Se fosse hoje, o amigo “traíra” não receberia qualquer resistência acerca de sua decisão. Especialmente numa sociedade em que se edita qualquer coisa que o autor não queria nem que fosse dita ou sequer disse; em que absolutamente nada é guardado; em que tudo é para ser publicado e oferecido a interpretações de quem nem mesmo chegou a ler. Uma apologia ao desperdício justificada pela presunção de interesse coletivo, a despeito até do desejo de quem não está aqui para reclamar e cuja memória a tradição costumava mandar honrar.

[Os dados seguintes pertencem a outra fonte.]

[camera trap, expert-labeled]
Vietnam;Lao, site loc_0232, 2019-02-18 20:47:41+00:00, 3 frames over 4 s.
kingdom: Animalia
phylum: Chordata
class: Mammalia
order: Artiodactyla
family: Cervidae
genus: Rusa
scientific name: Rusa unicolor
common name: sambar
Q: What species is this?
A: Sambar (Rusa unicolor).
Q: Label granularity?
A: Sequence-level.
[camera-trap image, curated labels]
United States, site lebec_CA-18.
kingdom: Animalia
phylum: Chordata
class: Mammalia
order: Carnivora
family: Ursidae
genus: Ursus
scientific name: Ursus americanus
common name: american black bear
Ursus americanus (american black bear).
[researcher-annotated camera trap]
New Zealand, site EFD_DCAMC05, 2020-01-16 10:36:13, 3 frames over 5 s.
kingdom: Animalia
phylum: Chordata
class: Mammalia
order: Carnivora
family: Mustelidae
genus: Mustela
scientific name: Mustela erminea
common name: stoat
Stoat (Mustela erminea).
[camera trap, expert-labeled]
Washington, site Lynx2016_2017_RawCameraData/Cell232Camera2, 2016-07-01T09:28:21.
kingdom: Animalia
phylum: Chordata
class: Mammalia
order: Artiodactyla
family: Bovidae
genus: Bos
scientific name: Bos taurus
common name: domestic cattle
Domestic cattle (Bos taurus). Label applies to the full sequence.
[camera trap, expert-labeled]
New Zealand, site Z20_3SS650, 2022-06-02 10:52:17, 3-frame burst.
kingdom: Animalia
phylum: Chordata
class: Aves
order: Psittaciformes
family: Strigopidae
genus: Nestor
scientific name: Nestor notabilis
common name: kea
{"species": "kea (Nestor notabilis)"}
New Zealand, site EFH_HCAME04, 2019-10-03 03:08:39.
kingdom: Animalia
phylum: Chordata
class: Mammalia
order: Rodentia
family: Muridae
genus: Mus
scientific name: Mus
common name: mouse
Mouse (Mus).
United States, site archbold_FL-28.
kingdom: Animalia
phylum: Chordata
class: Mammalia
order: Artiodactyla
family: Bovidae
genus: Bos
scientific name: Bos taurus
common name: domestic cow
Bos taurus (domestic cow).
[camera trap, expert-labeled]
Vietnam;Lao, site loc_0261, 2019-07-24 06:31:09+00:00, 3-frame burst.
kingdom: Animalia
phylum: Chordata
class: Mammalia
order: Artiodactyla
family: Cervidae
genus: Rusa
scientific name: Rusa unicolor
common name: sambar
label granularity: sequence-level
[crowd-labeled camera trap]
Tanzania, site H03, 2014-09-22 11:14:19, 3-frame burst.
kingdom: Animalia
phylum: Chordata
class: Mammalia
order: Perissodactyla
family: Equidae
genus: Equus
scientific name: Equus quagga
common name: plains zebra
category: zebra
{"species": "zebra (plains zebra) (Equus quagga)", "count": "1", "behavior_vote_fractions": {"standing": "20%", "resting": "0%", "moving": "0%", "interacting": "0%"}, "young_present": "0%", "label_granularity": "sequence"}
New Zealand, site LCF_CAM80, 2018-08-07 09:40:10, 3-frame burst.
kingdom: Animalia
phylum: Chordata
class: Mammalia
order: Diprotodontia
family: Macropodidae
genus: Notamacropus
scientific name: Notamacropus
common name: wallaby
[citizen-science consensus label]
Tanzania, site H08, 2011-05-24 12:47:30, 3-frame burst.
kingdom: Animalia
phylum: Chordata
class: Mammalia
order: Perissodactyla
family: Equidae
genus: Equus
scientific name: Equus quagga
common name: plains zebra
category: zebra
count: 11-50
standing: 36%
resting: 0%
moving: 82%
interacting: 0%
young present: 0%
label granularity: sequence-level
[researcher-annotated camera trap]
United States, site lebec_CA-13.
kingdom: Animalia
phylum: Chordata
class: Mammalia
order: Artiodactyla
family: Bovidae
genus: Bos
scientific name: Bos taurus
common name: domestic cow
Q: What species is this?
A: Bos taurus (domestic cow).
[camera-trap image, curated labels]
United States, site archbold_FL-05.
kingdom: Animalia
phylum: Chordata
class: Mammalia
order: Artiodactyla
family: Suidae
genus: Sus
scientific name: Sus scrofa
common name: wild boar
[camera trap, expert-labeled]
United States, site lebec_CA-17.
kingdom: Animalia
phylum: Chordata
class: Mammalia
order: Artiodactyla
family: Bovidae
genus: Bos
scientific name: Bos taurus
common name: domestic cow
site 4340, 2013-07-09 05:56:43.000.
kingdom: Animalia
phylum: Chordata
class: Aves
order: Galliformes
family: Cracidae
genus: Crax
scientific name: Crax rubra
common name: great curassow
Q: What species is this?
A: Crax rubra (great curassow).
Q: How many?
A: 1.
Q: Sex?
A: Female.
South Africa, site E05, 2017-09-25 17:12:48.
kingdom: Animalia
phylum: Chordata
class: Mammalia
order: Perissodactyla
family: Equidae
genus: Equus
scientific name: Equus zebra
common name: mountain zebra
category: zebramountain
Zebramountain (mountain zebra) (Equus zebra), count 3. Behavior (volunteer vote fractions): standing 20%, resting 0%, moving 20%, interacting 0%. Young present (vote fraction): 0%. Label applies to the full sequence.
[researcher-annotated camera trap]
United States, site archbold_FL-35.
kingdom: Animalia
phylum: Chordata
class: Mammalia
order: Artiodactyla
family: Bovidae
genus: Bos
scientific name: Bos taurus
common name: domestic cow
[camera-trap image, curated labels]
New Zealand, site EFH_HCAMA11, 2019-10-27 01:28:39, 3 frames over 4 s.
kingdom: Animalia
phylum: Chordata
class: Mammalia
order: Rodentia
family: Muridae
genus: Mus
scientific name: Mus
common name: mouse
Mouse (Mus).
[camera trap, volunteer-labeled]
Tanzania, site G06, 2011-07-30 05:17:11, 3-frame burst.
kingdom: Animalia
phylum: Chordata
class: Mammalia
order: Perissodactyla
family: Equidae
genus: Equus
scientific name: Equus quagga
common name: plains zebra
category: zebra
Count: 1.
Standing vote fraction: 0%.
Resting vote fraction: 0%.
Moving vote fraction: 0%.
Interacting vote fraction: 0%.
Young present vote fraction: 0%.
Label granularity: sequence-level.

O mundo do algoritmo é o apogeu das detenções e dos julgamentos arbitrários de “O processo”, e da vigilância burocrática de “A metamorfose”, que transforma humanos em baratas. Sua vontade, quer você esteja ausente quer você esteja presente, será esmagada com uma vassoura. A quem pertence sua vida, suas ideias, seus pensamentos? Kafka não poderia estar mais atual.